You'll be surprised just how many people, from all walks of life, are willing to be interviewed-some even flattered by your attention. Choose them carefully. Regardless of who they are, prepare to interview them thoroughly. Chapter 4 "Writing from Conversation," in the Bedford Guide to Writing, offers some good advice:
- Make an appointment and schedule enough time-at least an hour.
- Be prompt and be prepared. Bring a list of carefully thought-out questions.
- Make sure your subject is willing to be quoted in writing.
- Really listen. This is the art of the interview. Let the person open up.
- Be flexible and allow the interview to go in unexpected directions.
- If a question goes unanswered, go on to the next question. You may be able to come back to it later.

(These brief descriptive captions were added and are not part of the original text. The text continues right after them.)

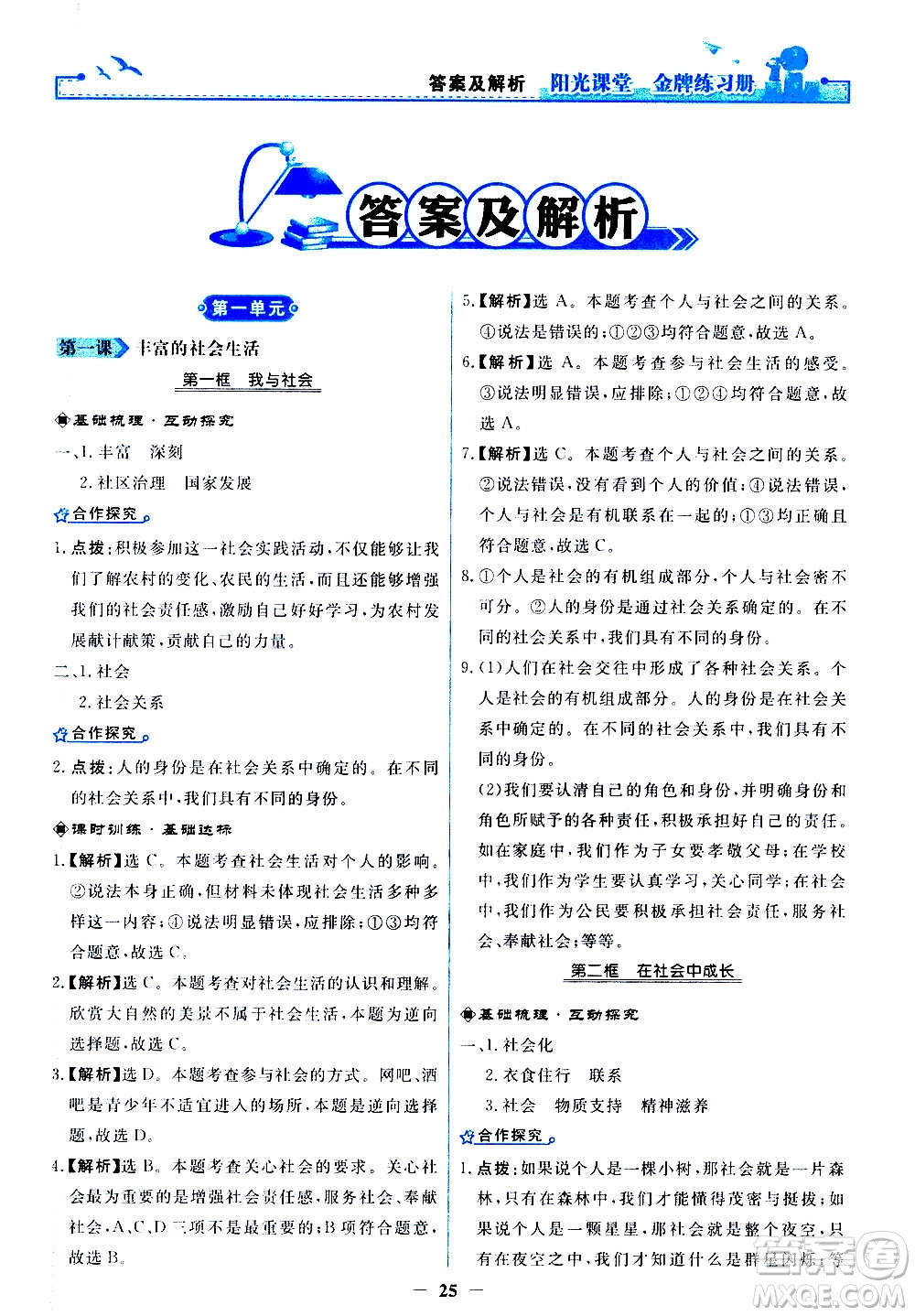 人民教育出版社2020年陽光課堂金牌練習(xí)冊(cè)道德與法治八年級(jí)上冊(cè)人教版答案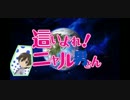 這いよれ！ニャル子さん　をニャル男にしてみた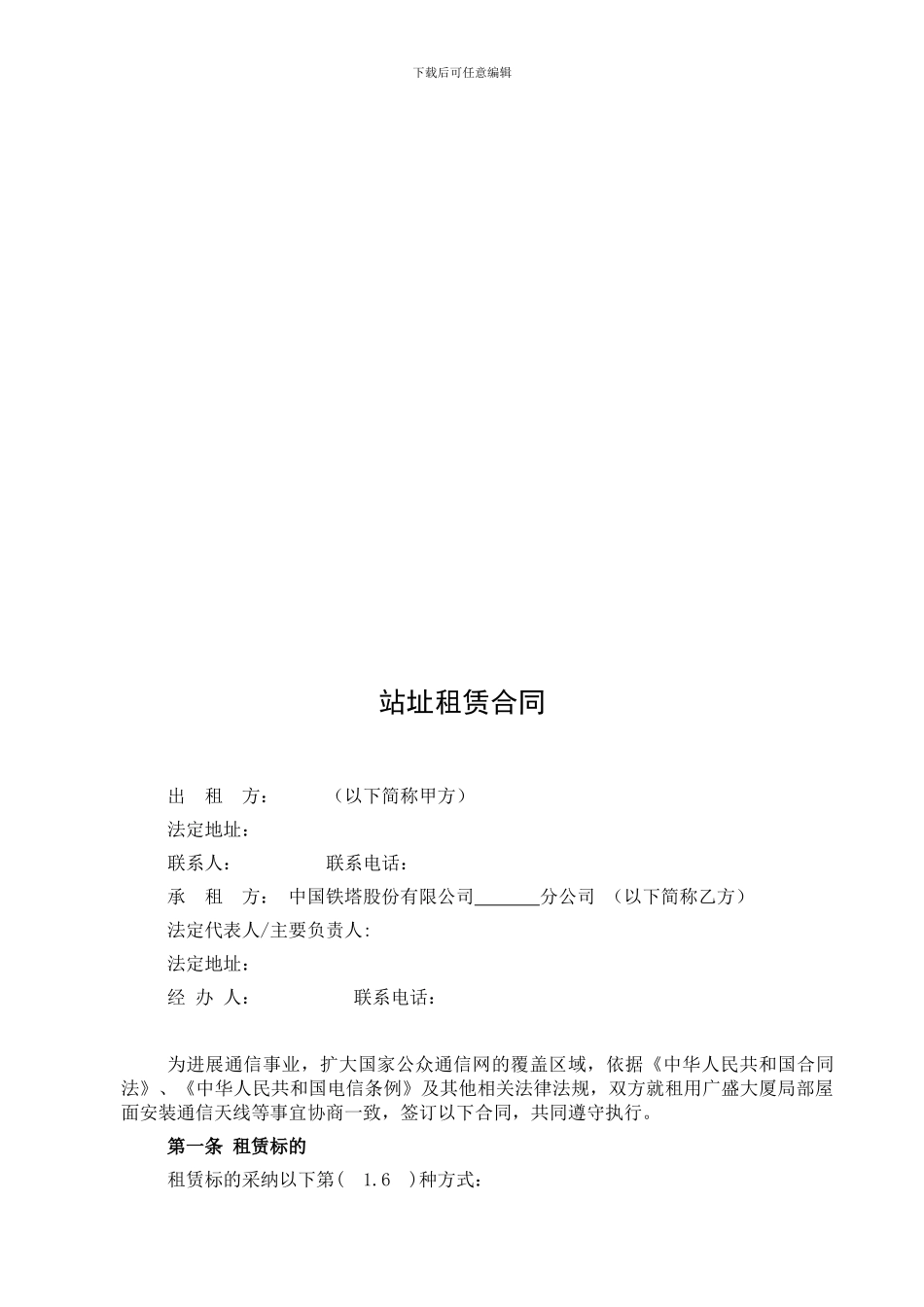 房屋场地租赁合同模板_第2页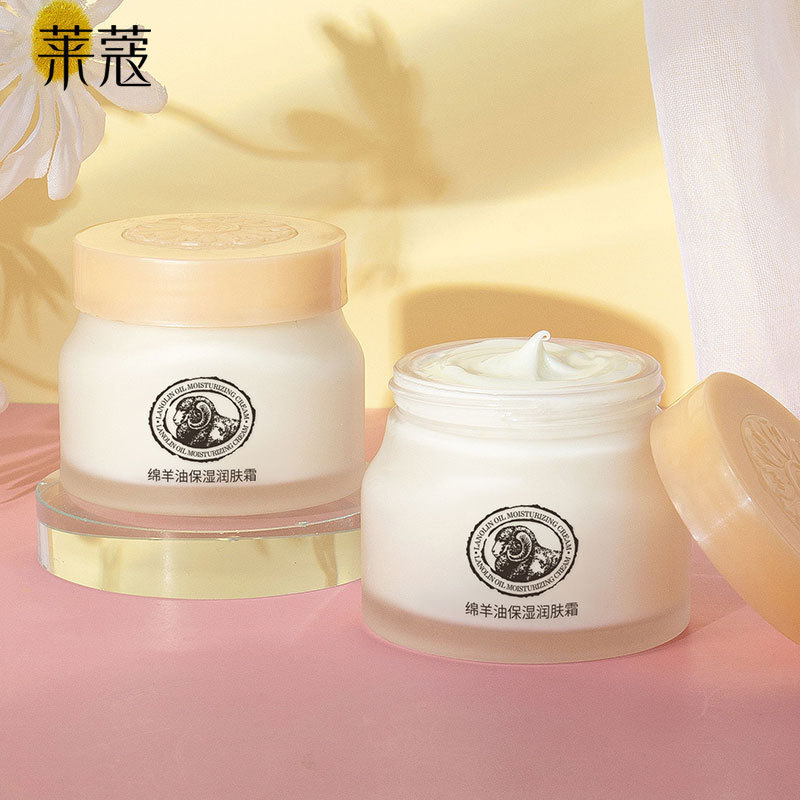 Douyin Sheep Oil 90g Moisturizing Cream Autumn and Winter Hydrating Nourishing Skin Care Face Cream Fda Cosmetics Dropshipping
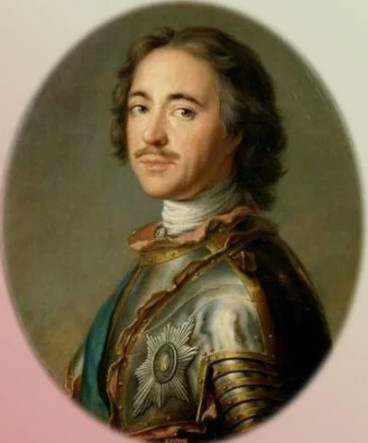 Царь Петр I/Свободный источник. Яндекс картинки.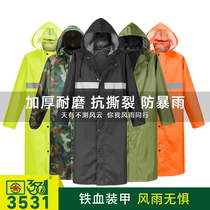 3531 raincoat long rainproof whole body waterproof men thick single Oxford cloth conjoined labor insurance duty poncho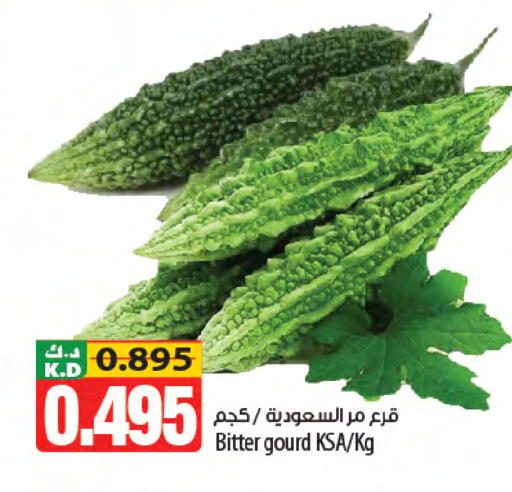Mango available at Mango Hypermarket  in Kuwait - Jahra Governorate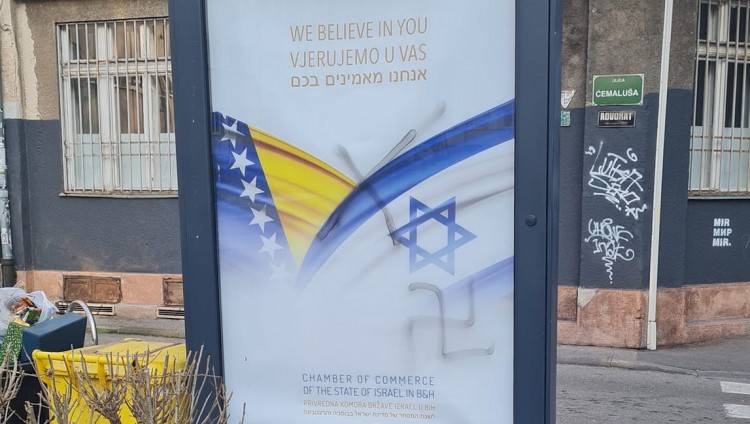 В Сараево на израильском плакате нарисовали свастику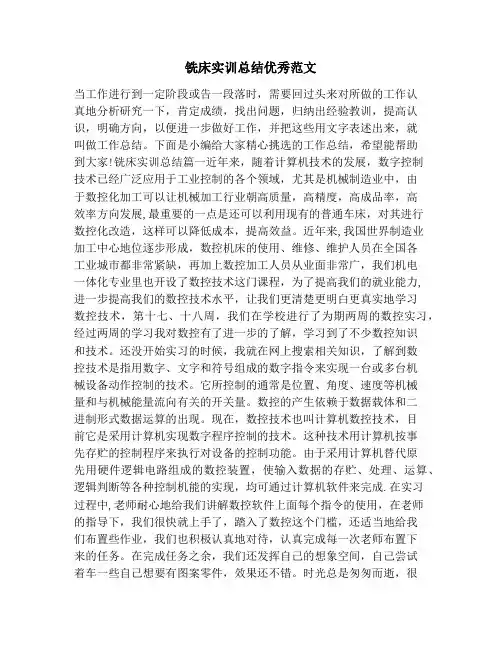 铣床实训总结优秀范文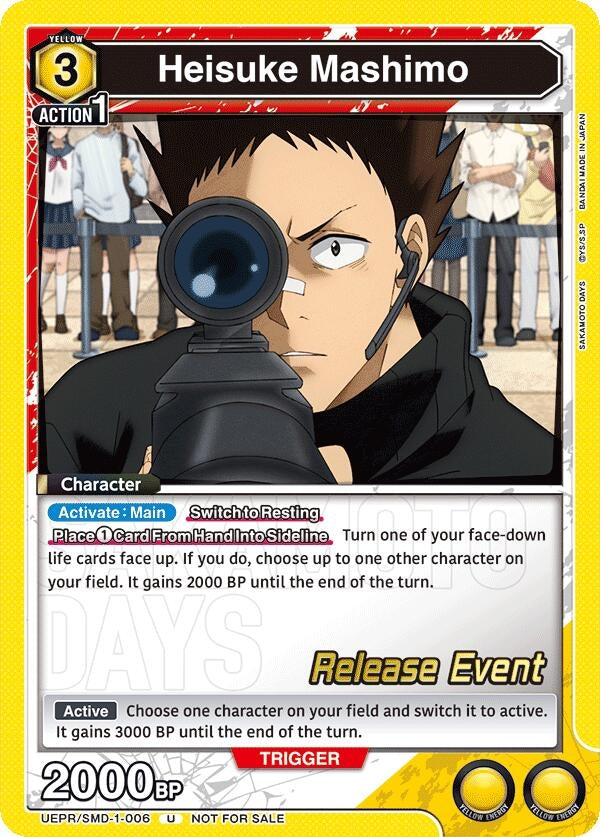 Image for Heisuke Mashimo (006) (UE19BT_RE) (UE19BT/SMD-1-006) - Union Arena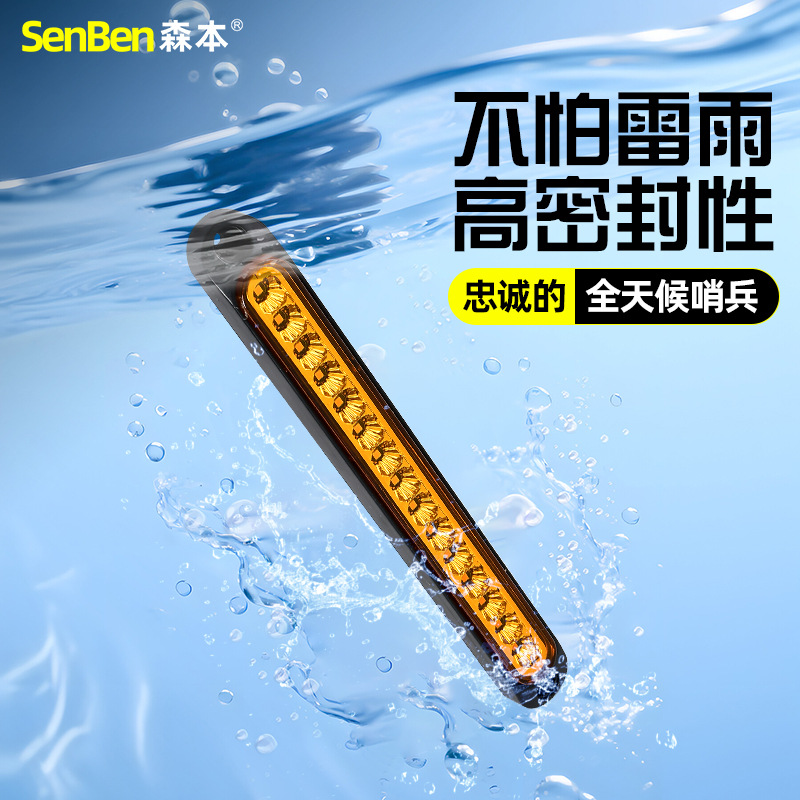 Cross-Border Supply of 15Led High-Level Brake Lights, Truck Tail Lights, Long Width Indicator Lights, Truck Trailer Digital Tail Lights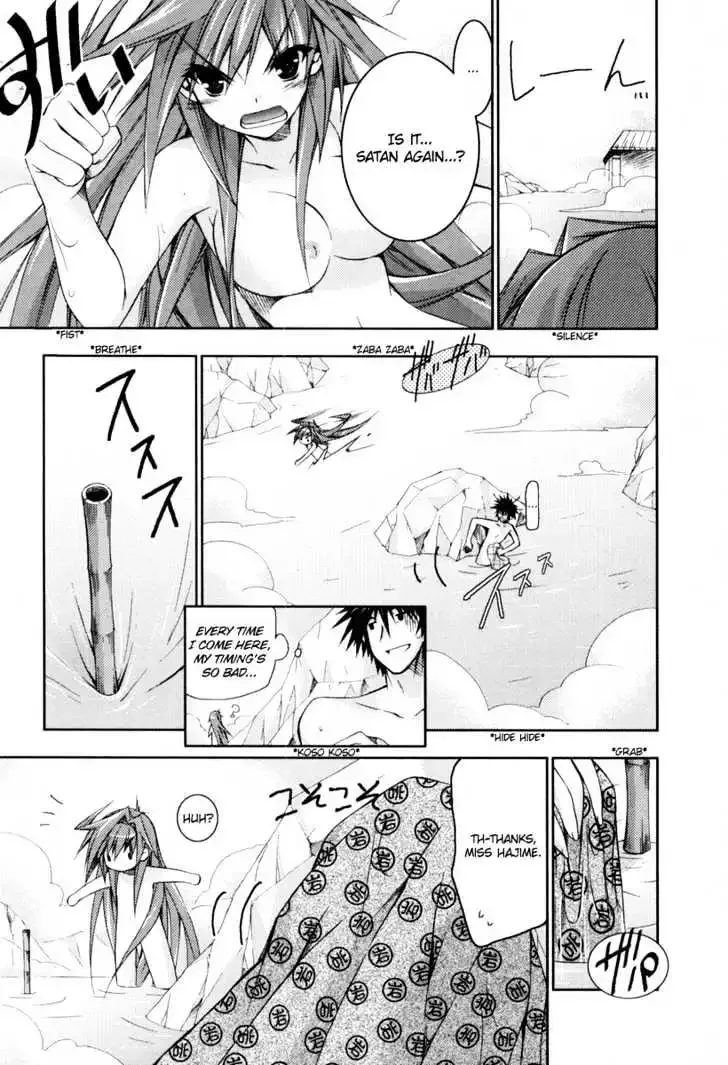 Shina Dark ~Kuroki Tsuki no Ou to Souheiki no Himegimi~ Chapter 10 page 30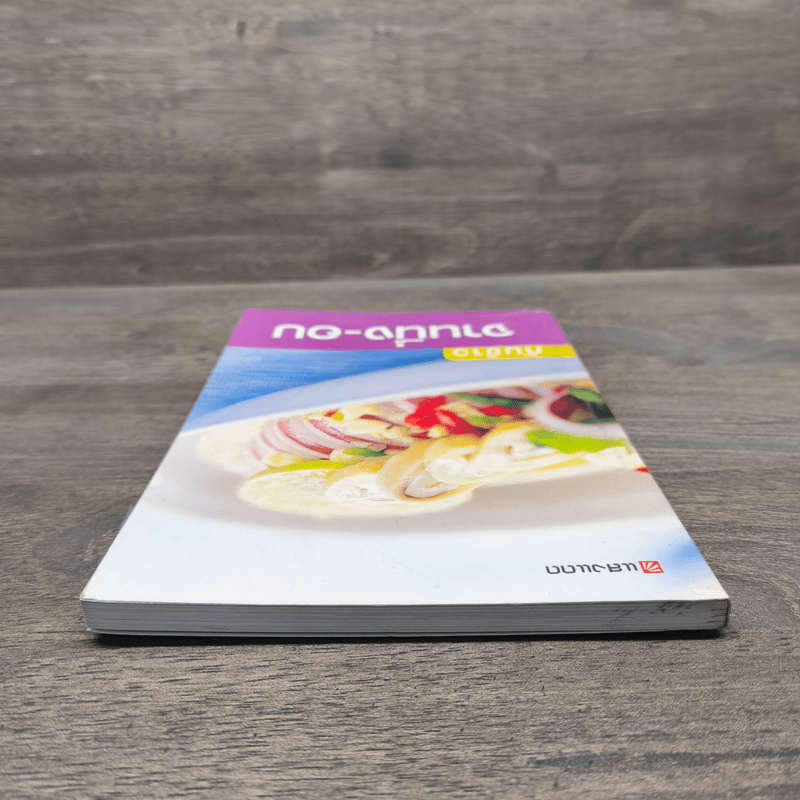 กับข้าว จานนึ่ง-อบ - สำนักพิมพ์แสงแดด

- At the end of the interview, be sure to confirm any direct quotations you may use in your document.
- Make additional notes immediately after the interview, while the conversation is still fresh in your mind.
Be sure to take notes during the interview. These will come in handy later, when you reconstruct the interview on paper. Even when audio-recording, you should do this: In addition to recording important points and accurate quotations, notes allow you to record details that do not lend themselves to audio-recording. Your subject's mood, appearance and behavior, for instance, as well as your sensory impressions of the interview setting will come in handy when you begin constructing your document.
If an expert isn't readily available-perhaps the nearest one is too far away-you may be able to arrange a telephone interview. Make an appointment for a time convenient for both you and your subject. A busy person may not be able to give you even ten minutes on the spur of a moment, but all the time in the world if arranged for in advance. A further word of advice, don't try to wing-it; have written questions in hand before you dial. Take notes and follow all the other rules just as if you were doing the interview in person.
Note: Federal regulations forbid recording an interview over the phone without notifying the person being interviewed. When recording over the phone, you must also use a recorder connector with a warning device that emits a beeping signal at fifteen second intervals.